I propose the common goal is this, first to define a framework that
defines concepts. Basically something that has at the
very least the exact same GOALS as Brian's arrow system (myabe his is the
solution, maybe not, we don't know yet but the more I read the nicer it
looks).
The plan to me looks like this;
Once we have that, we have a way of the computer understanding something
like an API or any program, and with that understanding it can do things
like verify the program function, glue API's together automagically etc.
Once we have the specification down in stone, we can try to impliement it.

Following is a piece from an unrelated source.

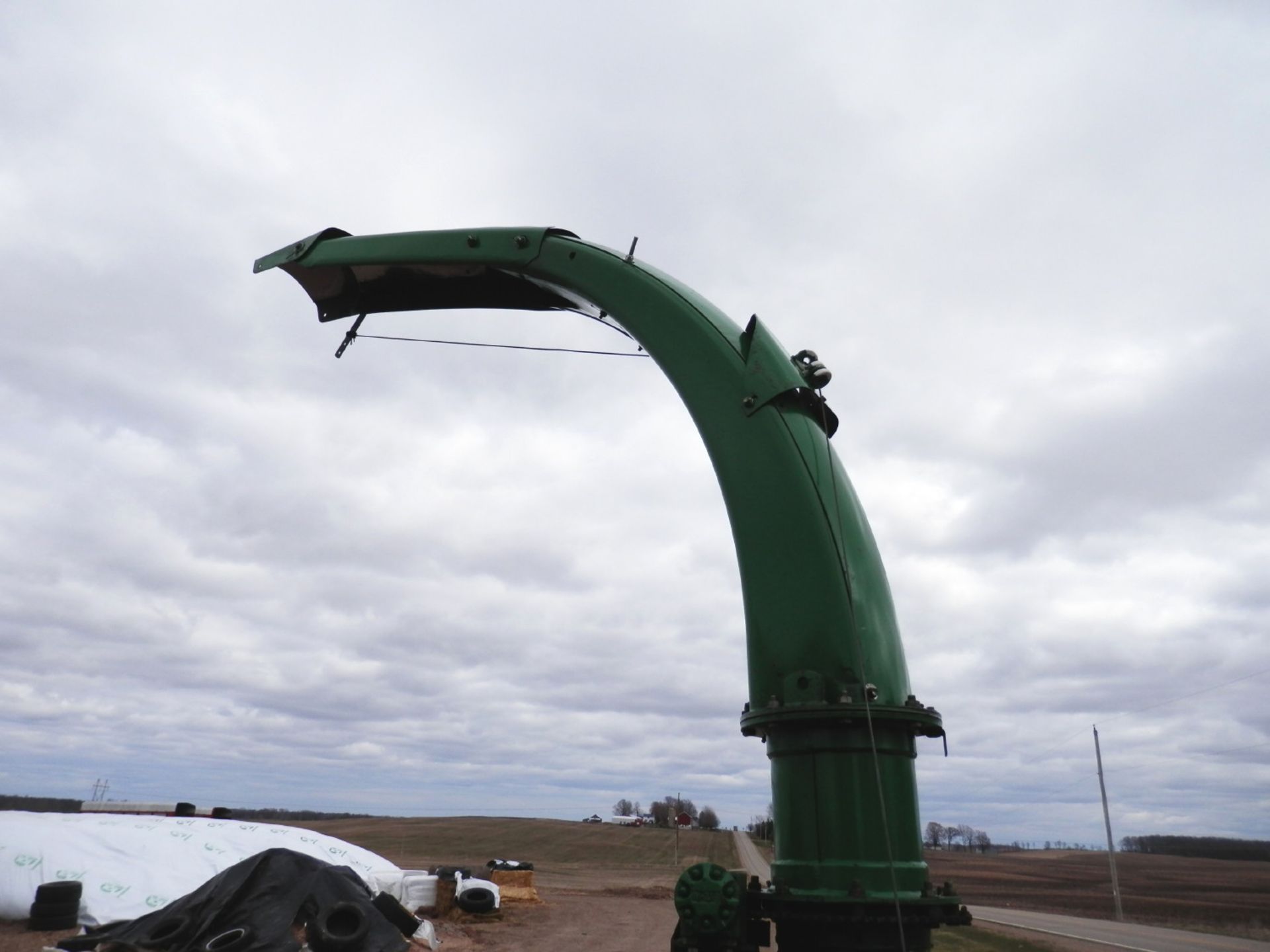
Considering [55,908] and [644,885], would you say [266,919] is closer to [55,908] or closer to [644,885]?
[55,908]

Once that's impliented using currently available tools on an existing OS
(probably linuux since most of us have PCs and linux has lot's of good
tools regarding language etc.). Once that is working we might want to
design meaty OS chunks with our system, things like filesystems,
schedulers, a sort of specification of the hardware we are working on (so
our system can handle OS specific stuff like memory paging etc. for
us); under our system things should be dynamic so that one can change
features of any of the components we designed in real time, as no one
general component will be the most effective for all jobs. Then we can do
games, word processers etc.
And that is what I believe is a plan.
Objections..what are they?
Tunes won't evolve into an OS..it's really a mix up of words. What we
want is a framework on how to deal with
concepts, then to sort of bootstrap and immerse the computer in that
framework will consitiute an environment or an OS...call it what you will.
By designing our OS with our meta framework, makes an OS that is
beutifully created, dynamic and sorts of other nice words...everything
(memory manager, scheduler, vmem etc.) is a component of the system,
and the OS becomes a set of concepts that are connected to most other
programs.and it can "understand" the programs that are in it(be able to
prove functionality), just how
everything is represented will ultimately be a choice of the user, as no
one context fits all.
So this is my solution, can we agree on it?